PINCH‐1‐Notch2 interaction promotes smooth muscle differentiation in response to mechanical cues from extracellular matrix (ECM). The decision of mesenchymal stem cells to differentiate into smooth muscle cells is influenced by their mechanoenvironment. This study shows that in response to mechanical cues from ECM, PINCH‐1 interaction with Notch2 is increased, which inhibits Notch2 degradation and consequently augments Notch2 signaling and smooth muscle differentiation.
Abstract
Extracellular matrix (ECM) stiffness plays an important role in the decision making process of smooth muscle differentiation of mesenchymal stem cells (MSCs) but the underlying mechanisms are incompletely understood. Here we show that a signaling axis consisting of PINCH‐1 and Notch2 is critically involved in mediating the effect of ECM stiffness on smooth muscle differentiation of MSCs. Notch2 level is markedly increased in ECM stiffness‐induced smooth muscle differentiation of human placental MSCs. Knockdown of Notch2 from human placental MSCs effectively inhibits ECM stiffness‐induced smooth muscle differentiation, whereas overexpression of North intracellular domain (NICD2) is sufficient to drive human placental MSC differentiation toward smooth muscle cells. At the molecular level, Notch2 directly interacts with PINCH‐1. The interaction of Notch2 with PINCH‐1 is significantly increased in response to ECM stiffness favoring smooth muscle differentiation.
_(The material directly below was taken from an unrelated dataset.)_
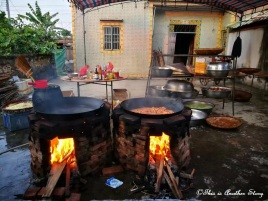 It's not everyday one gets to see large pots of food cooked using an open fire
Furthermore, depletion of PINCH‐1 from human placental MSCs reduces Notch2 level and consequently suppresses ECM stiffness‐induced smooth muscle differentiation. Re‐expression of PINCH‐1, but not that of a Notch2‐binding defective PINCH‐1 mutant, in PINCH‐1 knockdown human placental MSCs restores smooth muscle differentiation. Finally, overexpression of NICD2 is sufficient to override PINCH‐1 deficiency‐induced defect in smooth muscle differentiation. Our results identify an ECM stiffness‐responsive PINCH‐1‐Notch2 interaction that is critically involved in ECM stiffness‐induced smooth muscle differentiation of human placental MSCs.
© AlphaMed Press 2021
Significance Statement
The decision of mesenchymal stem cells (MSCs) to differentiate into different cell lineages is influenced to a great extent by mechanical cues from the extracellular matrix (ECM). This study identifies a signaling axis consisting of PINCH‐1 and Notch2 that senses the ECM mechanical signals and regulates smooth muscle differentiation of MSCs. The identification of the PINCH‐1‐Notch2 signaling axis advances our understanding of the fundamental mechanism through which cellular mechanoenvironment regulates smooth muscle differentiation and may lead to new approaches for smooth muscle tissue engineering (eg, generation of smooth muscle‐containing tissue grafts such as vascular grafts from MSCs) and regenerative medicine.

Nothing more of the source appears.